**Required work:** Copy only what runs from the line containing "In the photograph, does" through the end of the material below, line for line, with both ends included.

**Given records:**

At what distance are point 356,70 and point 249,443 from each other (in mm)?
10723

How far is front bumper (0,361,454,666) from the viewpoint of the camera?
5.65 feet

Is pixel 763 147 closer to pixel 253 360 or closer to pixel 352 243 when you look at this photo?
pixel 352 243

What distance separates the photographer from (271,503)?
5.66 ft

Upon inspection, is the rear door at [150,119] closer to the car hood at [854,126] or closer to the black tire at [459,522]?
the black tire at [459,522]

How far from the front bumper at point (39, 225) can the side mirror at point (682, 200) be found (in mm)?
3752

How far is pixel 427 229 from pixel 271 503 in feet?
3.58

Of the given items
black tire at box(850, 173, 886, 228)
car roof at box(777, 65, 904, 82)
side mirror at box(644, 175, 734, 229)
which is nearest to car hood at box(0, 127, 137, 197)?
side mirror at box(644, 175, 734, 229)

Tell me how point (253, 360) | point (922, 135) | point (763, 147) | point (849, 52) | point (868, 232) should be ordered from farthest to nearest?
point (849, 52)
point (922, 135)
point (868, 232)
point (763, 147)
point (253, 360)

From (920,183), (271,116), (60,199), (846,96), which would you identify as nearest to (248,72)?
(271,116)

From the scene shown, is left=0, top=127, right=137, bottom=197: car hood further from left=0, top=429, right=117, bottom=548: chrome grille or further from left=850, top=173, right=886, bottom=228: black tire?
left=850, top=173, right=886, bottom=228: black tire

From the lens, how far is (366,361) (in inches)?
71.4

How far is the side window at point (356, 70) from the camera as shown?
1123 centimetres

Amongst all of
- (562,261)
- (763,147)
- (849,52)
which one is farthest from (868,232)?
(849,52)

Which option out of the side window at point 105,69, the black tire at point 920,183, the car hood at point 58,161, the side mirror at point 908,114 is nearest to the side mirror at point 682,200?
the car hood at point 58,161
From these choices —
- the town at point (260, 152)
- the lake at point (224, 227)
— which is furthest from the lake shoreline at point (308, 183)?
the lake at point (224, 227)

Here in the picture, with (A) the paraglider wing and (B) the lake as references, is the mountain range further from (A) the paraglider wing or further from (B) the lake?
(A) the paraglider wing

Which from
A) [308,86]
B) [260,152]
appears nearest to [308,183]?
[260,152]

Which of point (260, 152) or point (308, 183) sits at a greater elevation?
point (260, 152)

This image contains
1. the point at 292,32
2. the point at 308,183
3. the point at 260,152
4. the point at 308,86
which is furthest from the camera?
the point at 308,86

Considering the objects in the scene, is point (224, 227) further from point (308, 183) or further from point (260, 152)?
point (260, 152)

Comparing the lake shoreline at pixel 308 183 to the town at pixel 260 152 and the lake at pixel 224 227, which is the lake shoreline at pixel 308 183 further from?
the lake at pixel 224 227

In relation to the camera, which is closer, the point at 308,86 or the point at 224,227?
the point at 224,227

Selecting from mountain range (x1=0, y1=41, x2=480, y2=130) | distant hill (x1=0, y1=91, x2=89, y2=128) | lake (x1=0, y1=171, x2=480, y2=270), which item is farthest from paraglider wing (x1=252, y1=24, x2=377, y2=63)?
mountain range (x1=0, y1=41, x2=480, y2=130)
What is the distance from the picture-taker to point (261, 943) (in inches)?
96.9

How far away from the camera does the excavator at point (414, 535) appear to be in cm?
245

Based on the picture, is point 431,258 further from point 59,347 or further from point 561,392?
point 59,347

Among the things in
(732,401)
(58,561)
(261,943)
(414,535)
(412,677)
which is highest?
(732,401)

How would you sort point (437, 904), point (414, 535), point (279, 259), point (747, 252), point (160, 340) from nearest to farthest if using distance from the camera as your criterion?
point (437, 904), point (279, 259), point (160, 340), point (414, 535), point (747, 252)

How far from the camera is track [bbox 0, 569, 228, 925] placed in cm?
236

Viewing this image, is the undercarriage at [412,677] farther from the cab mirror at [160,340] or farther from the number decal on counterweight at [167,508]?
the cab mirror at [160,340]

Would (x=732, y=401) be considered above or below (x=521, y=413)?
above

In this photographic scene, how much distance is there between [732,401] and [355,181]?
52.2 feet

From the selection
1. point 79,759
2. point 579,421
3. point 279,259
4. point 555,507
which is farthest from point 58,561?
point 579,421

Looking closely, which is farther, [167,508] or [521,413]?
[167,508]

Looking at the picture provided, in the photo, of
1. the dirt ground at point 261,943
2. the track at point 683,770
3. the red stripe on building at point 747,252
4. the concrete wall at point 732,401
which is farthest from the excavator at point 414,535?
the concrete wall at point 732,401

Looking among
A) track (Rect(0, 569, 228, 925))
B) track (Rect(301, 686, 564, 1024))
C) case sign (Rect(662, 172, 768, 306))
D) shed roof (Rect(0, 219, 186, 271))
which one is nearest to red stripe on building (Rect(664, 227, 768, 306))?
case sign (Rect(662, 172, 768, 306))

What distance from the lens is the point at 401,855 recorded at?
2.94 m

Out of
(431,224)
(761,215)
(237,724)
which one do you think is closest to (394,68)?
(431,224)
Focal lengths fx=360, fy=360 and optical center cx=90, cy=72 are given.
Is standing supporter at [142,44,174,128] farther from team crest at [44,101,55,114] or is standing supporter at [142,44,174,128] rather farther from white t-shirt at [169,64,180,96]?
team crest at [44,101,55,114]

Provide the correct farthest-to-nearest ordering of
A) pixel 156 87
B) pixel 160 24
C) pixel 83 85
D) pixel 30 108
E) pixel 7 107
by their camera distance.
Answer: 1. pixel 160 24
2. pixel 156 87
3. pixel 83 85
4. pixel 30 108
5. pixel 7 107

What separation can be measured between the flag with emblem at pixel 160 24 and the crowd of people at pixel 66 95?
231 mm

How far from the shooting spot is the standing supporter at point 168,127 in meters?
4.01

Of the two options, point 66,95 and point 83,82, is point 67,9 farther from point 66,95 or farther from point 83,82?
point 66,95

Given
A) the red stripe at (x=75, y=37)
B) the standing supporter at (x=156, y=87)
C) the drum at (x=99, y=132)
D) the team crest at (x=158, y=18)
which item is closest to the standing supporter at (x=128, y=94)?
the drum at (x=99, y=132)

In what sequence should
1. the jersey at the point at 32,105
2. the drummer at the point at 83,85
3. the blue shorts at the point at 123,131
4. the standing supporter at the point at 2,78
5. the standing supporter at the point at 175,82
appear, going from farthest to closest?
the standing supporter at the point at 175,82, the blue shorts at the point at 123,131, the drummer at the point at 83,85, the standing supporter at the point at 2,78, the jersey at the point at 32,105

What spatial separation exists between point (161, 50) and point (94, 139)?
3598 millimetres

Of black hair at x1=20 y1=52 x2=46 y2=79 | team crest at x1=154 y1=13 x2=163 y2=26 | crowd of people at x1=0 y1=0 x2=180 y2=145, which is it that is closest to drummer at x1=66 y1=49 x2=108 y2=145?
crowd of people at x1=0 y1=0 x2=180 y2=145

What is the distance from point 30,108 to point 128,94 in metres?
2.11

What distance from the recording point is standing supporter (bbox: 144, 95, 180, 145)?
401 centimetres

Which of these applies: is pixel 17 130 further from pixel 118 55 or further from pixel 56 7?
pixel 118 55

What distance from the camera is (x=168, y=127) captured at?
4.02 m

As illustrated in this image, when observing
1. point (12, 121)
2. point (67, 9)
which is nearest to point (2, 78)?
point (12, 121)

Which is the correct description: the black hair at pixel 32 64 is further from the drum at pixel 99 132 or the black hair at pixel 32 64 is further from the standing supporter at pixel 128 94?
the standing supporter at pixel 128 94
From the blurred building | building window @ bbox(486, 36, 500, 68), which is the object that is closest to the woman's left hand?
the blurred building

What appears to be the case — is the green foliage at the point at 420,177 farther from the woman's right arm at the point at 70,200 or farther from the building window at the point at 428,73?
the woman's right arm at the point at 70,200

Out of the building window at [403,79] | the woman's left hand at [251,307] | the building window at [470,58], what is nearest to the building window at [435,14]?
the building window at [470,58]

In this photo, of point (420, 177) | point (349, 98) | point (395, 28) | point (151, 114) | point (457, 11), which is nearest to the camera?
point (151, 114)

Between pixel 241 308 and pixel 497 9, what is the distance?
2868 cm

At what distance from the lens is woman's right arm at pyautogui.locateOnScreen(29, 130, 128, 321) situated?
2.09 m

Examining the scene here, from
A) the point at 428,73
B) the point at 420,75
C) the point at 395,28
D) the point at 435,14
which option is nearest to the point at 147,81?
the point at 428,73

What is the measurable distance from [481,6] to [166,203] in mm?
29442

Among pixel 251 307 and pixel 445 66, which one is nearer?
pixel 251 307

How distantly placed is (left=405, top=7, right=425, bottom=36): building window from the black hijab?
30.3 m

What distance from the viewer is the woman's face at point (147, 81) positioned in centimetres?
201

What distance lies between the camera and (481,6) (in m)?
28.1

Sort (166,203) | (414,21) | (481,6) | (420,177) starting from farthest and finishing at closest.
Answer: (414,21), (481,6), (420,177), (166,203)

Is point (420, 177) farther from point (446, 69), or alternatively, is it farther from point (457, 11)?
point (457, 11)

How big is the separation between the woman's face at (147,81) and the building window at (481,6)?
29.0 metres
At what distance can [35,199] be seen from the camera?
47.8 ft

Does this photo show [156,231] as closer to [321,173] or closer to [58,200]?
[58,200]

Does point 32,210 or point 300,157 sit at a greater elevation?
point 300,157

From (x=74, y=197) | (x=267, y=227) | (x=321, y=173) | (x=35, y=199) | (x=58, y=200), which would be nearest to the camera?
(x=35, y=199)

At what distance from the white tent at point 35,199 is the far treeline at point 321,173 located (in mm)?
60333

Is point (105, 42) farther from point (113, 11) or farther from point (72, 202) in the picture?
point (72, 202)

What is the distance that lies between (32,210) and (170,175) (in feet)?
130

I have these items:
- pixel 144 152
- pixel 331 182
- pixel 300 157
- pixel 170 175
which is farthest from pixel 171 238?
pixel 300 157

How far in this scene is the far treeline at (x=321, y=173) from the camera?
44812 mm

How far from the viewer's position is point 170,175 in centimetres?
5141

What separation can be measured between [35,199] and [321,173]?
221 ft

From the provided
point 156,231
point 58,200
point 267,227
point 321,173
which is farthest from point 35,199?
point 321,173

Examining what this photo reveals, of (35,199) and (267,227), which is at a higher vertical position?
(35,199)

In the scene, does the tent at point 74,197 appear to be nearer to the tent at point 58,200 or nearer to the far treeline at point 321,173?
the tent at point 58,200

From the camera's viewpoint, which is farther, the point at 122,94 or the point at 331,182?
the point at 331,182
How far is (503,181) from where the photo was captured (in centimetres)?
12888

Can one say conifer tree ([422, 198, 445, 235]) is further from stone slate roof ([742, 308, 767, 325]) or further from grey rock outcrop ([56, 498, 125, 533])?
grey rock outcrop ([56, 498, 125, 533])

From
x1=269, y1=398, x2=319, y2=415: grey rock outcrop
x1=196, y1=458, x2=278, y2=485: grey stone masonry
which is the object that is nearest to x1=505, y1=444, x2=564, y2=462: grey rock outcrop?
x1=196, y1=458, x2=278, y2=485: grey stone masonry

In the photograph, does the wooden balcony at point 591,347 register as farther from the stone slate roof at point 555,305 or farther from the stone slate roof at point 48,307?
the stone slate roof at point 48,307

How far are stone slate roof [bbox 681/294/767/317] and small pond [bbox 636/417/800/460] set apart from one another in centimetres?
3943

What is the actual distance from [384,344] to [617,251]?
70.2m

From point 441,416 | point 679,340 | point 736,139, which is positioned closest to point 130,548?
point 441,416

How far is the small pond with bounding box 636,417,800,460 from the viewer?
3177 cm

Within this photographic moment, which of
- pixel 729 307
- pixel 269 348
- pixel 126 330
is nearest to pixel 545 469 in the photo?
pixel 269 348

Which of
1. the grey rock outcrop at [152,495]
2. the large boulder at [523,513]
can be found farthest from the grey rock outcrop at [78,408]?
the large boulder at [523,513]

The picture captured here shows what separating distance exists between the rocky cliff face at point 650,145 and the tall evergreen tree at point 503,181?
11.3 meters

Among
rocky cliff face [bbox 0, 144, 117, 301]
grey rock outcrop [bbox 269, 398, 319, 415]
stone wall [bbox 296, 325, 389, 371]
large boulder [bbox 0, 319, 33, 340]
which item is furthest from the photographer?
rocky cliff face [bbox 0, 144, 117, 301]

**Finished answer:**
In the photograph, does the wooden balcony at point 591,347 register as farther from the stone slate roof at point 555,305 or farther from the stone slate roof at point 48,307?
the stone slate roof at point 48,307

How far are stone slate roof [bbox 681/294/767/317] and small pond [bbox 636/417/800/460] set apart from one another in centimetres?
3943

What is the actual distance from [384,344] to [617,251]?
70.2m

From point 441,416 | point 679,340 | point 736,139, which is positioned closest to point 130,548?
point 441,416

How far is the small pond with bounding box 636,417,800,460 from the viewer?
3177 cm

Within this photographic moment, which of
- pixel 729 307
- pixel 269 348
- pixel 126 330
is nearest to pixel 545 469 in the photo?
pixel 269 348

Which of
1. the grey rock outcrop at [152,495]
2. the large boulder at [523,513]
can be found farthest from the grey rock outcrop at [78,408]?
the large boulder at [523,513]

The picture captured here shows what separating distance exists between the rocky cliff face at point 650,145 and the tall evergreen tree at point 503,181?
11.3 meters

Among
rocky cliff face [bbox 0, 144, 117, 301]
grey rock outcrop [bbox 269, 398, 319, 415]
stone wall [bbox 296, 325, 389, 371]
large boulder [bbox 0, 319, 33, 340]
which item is furthest from the photographer?
rocky cliff face [bbox 0, 144, 117, 301]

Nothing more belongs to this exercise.